Pitted against fellow powerhouse Fiji, the women’s team led by Abigail Tere-Apisah and her nieces—Violet and Patricia—overwhelmed their opponents, 2-0, in the finals.
Tere-Apisah, who once was ranked as high as No. 276 in the WTA Tour, kicked things off for PNG by blanking Ruby Coffin, 6-0, 6-0.
Violet then turned red to secure the tie after beating Saoirse Breen, 6-2, 6-1, to the delight of the PNG crowd who quickly erupted in celebration.
Tere-Apisah, who just nine months ago became a new mother, said getting the first gold medal of the Games is special for the team.
“It’s nice to know that we got the first gold medal of the Games. So that’s extra special.
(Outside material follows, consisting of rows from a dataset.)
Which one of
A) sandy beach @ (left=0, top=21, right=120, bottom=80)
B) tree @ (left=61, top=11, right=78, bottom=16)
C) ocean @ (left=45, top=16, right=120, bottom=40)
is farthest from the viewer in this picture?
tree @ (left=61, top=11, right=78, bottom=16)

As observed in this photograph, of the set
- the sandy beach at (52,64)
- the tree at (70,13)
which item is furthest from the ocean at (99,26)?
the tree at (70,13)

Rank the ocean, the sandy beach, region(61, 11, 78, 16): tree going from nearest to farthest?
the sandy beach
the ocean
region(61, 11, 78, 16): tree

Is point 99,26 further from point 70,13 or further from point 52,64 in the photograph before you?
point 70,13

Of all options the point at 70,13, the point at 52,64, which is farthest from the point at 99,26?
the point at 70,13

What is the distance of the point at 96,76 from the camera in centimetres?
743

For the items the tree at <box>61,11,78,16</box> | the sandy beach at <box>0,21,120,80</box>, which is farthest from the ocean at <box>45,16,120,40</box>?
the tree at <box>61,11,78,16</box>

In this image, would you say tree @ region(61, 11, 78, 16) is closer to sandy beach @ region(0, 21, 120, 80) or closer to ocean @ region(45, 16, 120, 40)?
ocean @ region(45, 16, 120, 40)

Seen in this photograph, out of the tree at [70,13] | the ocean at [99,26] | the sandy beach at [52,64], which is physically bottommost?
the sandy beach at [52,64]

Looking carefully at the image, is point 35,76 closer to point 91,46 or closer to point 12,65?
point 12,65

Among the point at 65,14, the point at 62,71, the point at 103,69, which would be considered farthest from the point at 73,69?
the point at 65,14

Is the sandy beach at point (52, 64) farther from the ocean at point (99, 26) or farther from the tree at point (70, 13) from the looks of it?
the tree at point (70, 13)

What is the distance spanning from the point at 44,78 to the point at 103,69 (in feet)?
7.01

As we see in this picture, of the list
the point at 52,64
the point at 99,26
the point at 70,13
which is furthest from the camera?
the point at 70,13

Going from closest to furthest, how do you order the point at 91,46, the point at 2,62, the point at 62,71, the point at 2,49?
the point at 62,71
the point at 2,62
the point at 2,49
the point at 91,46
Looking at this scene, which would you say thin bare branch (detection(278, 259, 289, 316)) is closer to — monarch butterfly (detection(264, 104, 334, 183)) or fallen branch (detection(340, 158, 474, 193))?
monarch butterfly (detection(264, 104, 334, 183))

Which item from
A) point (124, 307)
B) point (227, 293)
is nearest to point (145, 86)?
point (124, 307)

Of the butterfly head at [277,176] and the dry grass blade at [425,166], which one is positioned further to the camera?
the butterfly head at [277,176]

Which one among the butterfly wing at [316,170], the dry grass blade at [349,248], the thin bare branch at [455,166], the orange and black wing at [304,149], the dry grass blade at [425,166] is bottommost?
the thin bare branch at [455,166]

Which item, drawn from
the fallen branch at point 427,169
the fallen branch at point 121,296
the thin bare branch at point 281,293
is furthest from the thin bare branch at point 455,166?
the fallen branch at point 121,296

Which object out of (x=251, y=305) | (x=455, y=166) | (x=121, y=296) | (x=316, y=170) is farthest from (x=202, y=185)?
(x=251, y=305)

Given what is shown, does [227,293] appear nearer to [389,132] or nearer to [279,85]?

I’m just so happy the past couple of months putting in the work on the court and it’s so nice to be back and competing, now as a mom and doing it for my country, my son, and my family,” said the 29-year-old from Port Moresby.
Violet, who actually was PNG’s No. 1, said the gold medal was made more special since she won with family.
“Feels great and to do it alongside my family it’s a great experience. My aunt started it all and I’ve always looked up to her and I’m just trying to follow in her footsteps,” said the 22-year-old would-be transferee to Texas Christian University.
PNG tennis coach Mark Lewis said the gold medal in the Games is a culmination of all the hard work and perseverance PNG Tennis went through the past seven years.
“First medal here and first visit to this beautiful island. I’ve been involved with PNG since 2015 where we turned around tennis in that nation…This group has been together since 2015. Some of these players have been with us since 2015 like Matthew Stubbings and the Apisah family is legendary in tennis and they’re unbelievable. They just lost a grandad but the network has stayed together.”
Lewis, PNG Tennis’ success proves that conquering the plague of sedentary youth glued to their mobile phone and game consoles can be won.
“The biggest thing that’s coming out of the Games moving around the Pacific is that everywhere I go is I keep talking to the countries to recognize the development of children.”
He said there’s two things in the Pacific that need to be pushed—one is education and two is involvement in sports.
“I listened to a mom apologize to me yesterday because her daughter couldn’t catch the ball when it was rolled to her at the side and it’s her first experience as a ball girl…That’s an indictment on all of us to reach out to our political groups, our businesses, our sporting network, our education network as children need to get off the screen and back to hand-and-eye exercises.”